Aux lecteurs de cette revue, enfin : à chaque fois que vous entendrez l’objection morale, « financer le développement par le jeu, vous n’y pensez pas » souvenez-vous des Gueules cassées. C’est ainsi que la France finance déjà une partie de sa solidarité depuis 1933. Il est temps d’ouvrir le second chapitre.

Antoine Vaccaro.

 

Sources et notes

¹ FDJ United, page « Patrimoine » (fdjunited.com/fr/patrimoine) et FAQ Mission Bern (missionbern.fr/faq), consultées en mai 2026 : « Depuis 2018, plus de 180 millions d’euros ont été collectés pour soutenir le patrimoine en péril ». Édition 2025 : 29,1 millions d’euros annoncés par la Fondation du patrimoine en septembre 2025.

² Communiqué FDJ du 14 mars 2024 : « Mission Nature : plus de 7 millions d’euros déjà collectés en faveur de la préservation de la biodiversité », en partenariat avec l’Office français de la biodiversité (OFB), et non avec le WWF, comme on le lit parfois. FDJ soutient par ailleurs le fonds Nature Impact du WWF France au titre de son mécénat propre, mais sans jeu de loterie dédié.

³ France générosités et Fondation de France, Panorama national des générosités 2024 (données 2022), publié en décembre 2024 : 9,225 milliards d’euros de générosité totale en France, dont 5,4 milliards de générosité des particuliers et 3,8 milliards de mécénat d’entreprise.


Antoine Vaccaro :

Il est titulaire d’un doctorat en sciences des organisations – Gestion des économies non-marchandes, obtenu à Paris-Dauphine. Après un parcours professionnel au sein de grandes organisations non gouvernementales et de groupes de communication, tels que la Fondation de France, Médecins du Monde ou TBWA, il préside aujourd’hui Force For Good et le Cerphi (Centre d’étude et de recherche sur la philanthropie).
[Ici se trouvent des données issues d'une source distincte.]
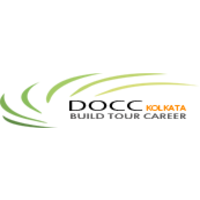 Docc Kolkata - Kolkata Image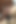 ムラムラしたビッチがワイルドになる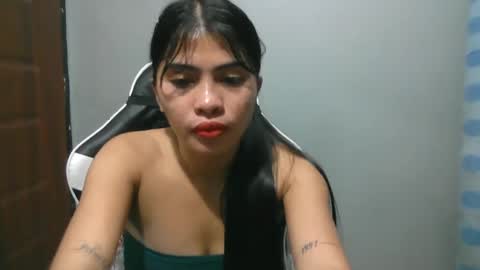 Snapshot of sexy_hot_pussie chatting on March 8, 2025, 3:35 pm just call me sofia online show from March 8, 2025, 3:35 pm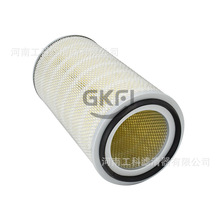 �՞VAY-4W38-00000�՚�Vо�Չ��C���B����ݗU���s�C�^�V���VͲ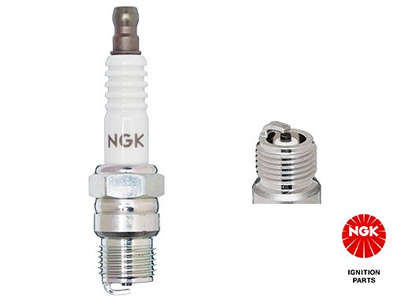NGK R5673-8 (ME 10) - Sytytystulpat - N4140 - 1
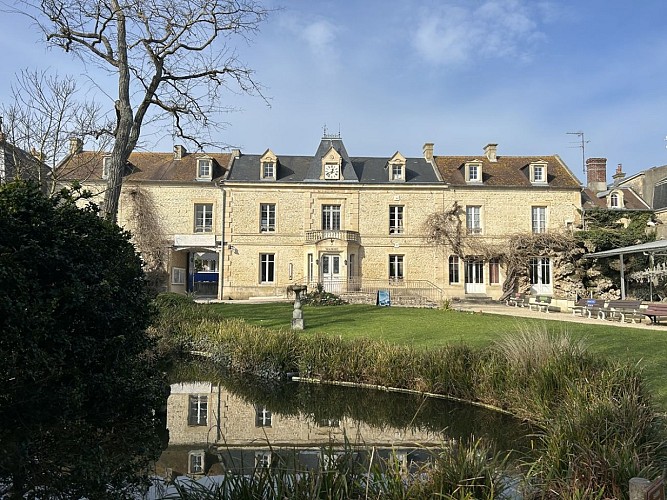 parc-de-la-baleine-point-d'eau
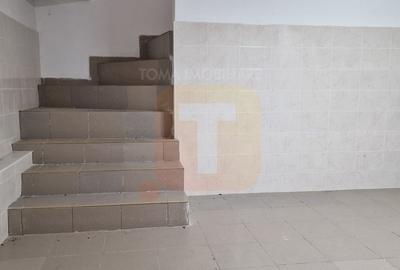 Spațiu comercial– 90 mp, ultracentral, Piatra Neamț - 15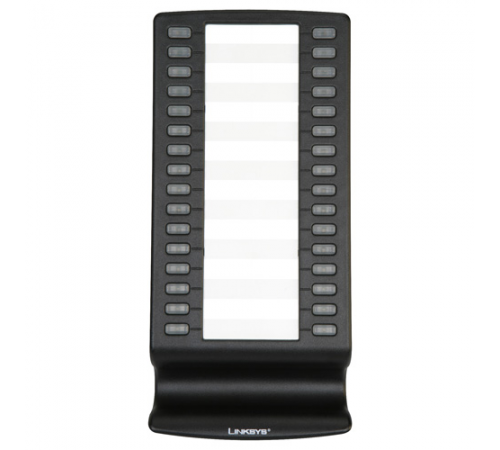 Linksys SPA932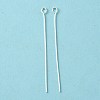 Iron Eye Pin IFIN-50x0.8mm-S-02-NF-2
Il exerce également diverses fonctions d’administrateur au sein d’associations et a co-fondé plusieurs organismes professionnels promouvant le financement privé des causes d’intérêt général, parmi lesquels l’Association Française des Fundraisers, Euconsult ou encore la Chaire de Philanthropie de l’ESSEC. Il a par ailleurs contribué à la rédaction de la charte de déontologie des organisations faisant appel à la générosité publique.

Il est enfin auteur de plusieurs ouvrages et articles portant sur la philanthropie et le fundraising.